Exercise brief: Please report every line of the data that contains the string "instances", copying each such line in full. Case counts.

Excerpted data:
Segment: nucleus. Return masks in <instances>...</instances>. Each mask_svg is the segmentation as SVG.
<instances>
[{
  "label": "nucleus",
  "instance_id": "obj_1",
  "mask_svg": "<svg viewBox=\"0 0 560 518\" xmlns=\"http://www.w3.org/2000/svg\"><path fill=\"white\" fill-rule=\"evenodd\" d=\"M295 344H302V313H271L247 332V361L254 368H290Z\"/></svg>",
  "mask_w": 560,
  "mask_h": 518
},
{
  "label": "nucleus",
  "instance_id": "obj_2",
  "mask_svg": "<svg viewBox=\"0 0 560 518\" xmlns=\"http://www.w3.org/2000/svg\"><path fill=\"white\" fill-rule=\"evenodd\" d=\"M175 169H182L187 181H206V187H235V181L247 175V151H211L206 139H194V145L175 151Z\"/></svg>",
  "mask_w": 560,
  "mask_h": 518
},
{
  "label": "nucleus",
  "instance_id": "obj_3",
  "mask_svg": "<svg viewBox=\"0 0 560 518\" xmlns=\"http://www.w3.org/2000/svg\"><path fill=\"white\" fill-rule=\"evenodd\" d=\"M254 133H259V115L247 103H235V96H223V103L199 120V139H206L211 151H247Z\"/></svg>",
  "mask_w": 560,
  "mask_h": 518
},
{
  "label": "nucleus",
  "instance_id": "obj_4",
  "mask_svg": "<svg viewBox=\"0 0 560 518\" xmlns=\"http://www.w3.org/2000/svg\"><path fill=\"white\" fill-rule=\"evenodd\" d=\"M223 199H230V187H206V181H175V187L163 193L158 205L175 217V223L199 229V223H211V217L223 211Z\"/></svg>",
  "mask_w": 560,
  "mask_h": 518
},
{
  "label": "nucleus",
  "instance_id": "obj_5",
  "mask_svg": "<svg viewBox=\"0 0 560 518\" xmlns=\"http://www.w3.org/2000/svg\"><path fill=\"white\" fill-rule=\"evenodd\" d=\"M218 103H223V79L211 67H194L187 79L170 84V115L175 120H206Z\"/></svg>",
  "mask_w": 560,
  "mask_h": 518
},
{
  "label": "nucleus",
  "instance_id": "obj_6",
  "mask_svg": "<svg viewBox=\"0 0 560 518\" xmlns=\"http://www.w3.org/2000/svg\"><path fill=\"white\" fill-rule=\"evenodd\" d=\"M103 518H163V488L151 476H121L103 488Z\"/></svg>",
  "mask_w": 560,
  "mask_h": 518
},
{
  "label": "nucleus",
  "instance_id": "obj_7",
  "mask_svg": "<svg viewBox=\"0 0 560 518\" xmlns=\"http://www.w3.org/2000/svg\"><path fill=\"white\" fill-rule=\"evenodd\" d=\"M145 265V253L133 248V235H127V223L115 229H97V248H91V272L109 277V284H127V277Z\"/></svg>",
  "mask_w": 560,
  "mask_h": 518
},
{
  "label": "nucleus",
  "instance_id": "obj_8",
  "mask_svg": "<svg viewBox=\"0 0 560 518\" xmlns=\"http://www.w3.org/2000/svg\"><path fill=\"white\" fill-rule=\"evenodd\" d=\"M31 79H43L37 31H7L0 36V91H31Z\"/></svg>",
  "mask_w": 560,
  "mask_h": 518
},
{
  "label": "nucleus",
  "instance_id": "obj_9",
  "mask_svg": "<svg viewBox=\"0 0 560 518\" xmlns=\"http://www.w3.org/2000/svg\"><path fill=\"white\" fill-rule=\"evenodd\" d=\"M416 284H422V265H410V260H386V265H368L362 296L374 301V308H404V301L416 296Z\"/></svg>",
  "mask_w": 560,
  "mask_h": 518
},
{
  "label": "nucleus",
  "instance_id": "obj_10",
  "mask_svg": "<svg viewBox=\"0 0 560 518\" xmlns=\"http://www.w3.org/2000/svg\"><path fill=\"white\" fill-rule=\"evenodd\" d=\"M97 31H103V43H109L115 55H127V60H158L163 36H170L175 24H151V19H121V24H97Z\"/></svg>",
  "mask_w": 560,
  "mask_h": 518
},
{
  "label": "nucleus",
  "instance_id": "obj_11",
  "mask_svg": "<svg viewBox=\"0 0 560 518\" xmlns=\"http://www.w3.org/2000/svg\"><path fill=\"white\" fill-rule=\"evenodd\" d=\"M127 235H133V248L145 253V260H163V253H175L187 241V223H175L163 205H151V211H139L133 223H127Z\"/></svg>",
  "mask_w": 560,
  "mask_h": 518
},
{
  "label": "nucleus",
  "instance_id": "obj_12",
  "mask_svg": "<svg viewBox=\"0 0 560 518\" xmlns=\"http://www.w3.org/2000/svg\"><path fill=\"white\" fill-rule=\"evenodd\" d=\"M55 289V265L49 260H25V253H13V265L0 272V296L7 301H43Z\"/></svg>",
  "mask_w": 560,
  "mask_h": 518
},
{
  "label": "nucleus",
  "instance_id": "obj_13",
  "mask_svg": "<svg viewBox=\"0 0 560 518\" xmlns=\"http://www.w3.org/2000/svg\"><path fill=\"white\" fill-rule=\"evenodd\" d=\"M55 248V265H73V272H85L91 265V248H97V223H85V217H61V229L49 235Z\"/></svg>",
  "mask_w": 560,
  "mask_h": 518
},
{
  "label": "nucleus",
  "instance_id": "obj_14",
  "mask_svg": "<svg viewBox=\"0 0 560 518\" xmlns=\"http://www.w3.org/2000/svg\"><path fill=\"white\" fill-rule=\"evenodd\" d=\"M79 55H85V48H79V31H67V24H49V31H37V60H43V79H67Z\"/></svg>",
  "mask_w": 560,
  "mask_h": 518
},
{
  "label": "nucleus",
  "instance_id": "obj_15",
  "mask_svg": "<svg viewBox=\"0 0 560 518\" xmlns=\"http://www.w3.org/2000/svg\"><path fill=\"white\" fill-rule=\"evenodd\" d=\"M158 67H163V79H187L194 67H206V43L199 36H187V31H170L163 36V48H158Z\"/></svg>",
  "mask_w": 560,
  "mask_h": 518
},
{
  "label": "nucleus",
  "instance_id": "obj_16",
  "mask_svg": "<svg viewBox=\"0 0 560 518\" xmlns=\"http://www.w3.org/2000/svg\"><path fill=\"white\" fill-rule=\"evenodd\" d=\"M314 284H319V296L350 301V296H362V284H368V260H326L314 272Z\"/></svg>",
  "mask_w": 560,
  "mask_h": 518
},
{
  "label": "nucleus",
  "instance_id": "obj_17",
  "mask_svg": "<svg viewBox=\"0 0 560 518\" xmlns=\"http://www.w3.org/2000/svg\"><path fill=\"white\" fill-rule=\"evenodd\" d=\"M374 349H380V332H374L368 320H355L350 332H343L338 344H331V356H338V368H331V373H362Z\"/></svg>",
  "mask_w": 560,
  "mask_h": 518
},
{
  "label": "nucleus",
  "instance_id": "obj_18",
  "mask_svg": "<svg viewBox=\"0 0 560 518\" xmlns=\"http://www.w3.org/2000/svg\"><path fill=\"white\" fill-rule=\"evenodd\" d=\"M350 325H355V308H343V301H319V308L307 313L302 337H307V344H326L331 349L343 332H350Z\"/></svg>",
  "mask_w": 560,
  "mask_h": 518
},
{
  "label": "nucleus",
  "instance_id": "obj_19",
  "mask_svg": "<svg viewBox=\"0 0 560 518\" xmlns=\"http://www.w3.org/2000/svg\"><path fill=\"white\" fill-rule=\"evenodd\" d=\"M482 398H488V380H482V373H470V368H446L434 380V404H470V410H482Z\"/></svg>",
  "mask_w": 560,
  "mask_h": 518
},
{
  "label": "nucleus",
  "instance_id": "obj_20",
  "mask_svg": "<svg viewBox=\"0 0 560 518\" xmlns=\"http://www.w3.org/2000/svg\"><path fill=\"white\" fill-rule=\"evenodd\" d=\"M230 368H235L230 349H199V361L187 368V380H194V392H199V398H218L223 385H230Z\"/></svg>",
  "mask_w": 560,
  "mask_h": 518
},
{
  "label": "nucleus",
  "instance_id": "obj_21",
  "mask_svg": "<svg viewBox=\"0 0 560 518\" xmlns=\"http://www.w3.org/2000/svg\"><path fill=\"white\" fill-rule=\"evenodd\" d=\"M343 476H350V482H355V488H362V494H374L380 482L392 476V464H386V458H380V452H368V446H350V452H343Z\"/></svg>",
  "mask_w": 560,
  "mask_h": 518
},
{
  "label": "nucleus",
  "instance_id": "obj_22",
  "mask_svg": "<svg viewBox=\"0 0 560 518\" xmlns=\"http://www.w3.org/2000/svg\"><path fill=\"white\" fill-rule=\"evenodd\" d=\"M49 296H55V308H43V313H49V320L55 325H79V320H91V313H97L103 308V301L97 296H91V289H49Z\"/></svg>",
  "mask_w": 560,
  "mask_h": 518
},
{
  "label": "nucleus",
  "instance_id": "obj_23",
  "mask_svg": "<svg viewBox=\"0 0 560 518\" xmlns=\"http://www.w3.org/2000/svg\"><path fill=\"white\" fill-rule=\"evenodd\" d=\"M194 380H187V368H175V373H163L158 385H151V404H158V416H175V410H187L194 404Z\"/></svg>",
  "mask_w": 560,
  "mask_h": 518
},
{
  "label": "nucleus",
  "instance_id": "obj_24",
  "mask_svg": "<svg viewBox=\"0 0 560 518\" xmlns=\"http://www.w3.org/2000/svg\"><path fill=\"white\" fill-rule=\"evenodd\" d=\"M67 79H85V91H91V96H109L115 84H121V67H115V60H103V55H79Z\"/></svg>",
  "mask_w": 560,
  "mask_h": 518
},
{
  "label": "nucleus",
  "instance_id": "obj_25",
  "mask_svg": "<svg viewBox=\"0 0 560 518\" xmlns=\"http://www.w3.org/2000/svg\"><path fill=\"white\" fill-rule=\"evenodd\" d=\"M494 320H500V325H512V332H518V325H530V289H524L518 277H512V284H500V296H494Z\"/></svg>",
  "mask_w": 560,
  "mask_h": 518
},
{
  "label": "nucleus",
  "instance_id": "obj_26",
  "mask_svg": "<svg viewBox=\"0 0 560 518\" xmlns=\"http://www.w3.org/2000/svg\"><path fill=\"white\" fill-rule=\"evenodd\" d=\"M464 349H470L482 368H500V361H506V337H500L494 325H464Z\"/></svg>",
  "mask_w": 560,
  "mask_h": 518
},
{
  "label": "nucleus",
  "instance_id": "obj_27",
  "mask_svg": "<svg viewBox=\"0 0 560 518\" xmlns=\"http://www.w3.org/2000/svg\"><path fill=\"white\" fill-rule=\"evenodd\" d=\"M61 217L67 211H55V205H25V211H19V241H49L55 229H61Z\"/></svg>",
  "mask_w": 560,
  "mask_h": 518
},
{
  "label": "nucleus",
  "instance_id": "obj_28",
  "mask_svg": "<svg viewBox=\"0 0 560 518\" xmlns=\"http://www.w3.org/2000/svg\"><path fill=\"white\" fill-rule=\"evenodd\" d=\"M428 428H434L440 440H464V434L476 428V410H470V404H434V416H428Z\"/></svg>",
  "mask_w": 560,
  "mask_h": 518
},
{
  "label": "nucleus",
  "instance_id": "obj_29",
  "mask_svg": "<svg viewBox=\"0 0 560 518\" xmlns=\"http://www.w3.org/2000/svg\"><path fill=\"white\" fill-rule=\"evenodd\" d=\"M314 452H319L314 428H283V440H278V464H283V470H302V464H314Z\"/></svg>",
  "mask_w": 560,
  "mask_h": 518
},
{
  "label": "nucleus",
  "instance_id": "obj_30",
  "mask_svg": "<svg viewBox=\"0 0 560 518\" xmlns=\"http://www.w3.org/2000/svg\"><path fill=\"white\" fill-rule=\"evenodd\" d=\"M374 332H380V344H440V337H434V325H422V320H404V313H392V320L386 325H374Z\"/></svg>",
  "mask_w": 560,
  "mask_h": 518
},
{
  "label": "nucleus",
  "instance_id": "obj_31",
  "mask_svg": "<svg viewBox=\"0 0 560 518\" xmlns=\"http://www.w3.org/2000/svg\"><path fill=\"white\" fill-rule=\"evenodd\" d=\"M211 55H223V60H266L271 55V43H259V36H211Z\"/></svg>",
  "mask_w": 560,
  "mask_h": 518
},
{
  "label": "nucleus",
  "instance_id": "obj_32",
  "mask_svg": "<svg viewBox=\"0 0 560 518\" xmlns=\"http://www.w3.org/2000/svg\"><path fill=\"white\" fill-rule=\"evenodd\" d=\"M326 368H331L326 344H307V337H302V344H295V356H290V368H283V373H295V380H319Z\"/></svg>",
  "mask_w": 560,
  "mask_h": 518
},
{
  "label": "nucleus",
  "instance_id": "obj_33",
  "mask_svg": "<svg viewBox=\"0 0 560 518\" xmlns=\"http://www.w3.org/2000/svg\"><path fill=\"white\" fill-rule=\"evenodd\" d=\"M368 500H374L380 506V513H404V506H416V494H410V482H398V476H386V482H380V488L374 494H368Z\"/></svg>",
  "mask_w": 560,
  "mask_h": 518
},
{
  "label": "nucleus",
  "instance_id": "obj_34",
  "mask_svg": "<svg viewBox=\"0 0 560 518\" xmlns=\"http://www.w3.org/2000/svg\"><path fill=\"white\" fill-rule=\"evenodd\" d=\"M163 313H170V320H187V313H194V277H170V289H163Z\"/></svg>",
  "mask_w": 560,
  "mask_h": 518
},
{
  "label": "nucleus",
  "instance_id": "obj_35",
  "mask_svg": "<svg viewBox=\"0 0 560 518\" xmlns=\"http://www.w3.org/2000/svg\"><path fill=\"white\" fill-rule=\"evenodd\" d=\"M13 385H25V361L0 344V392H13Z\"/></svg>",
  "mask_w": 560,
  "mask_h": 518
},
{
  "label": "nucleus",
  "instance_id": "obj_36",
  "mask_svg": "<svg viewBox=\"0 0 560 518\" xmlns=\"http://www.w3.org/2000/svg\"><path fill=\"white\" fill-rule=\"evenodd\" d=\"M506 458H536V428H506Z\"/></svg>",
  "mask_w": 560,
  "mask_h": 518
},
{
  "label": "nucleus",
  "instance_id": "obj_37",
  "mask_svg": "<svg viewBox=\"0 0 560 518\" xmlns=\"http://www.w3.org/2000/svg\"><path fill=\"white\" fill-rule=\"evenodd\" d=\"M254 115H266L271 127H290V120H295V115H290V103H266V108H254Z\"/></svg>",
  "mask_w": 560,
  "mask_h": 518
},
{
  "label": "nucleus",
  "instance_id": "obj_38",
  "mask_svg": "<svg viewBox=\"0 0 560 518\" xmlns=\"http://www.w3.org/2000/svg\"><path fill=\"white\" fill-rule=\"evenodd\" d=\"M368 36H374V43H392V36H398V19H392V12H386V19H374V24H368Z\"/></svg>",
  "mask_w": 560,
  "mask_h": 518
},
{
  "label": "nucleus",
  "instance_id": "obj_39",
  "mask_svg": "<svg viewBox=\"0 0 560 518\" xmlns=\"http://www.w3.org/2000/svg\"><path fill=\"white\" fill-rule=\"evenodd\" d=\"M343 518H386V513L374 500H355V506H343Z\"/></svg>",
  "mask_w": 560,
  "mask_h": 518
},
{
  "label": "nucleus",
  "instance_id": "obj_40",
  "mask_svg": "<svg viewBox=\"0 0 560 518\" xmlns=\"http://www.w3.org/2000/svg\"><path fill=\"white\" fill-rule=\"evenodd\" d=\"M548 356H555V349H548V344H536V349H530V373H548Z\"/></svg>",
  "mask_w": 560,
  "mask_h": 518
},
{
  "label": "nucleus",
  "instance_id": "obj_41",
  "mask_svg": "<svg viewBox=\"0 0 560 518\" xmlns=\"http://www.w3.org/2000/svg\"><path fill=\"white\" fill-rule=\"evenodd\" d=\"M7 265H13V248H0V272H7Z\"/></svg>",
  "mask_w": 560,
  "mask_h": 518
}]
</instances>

Answer to this problem:
Segment: nucleus. Return masks in <instances>...</instances>. Each mask_svg is the segmentation as SVG.
<instances>
</instances>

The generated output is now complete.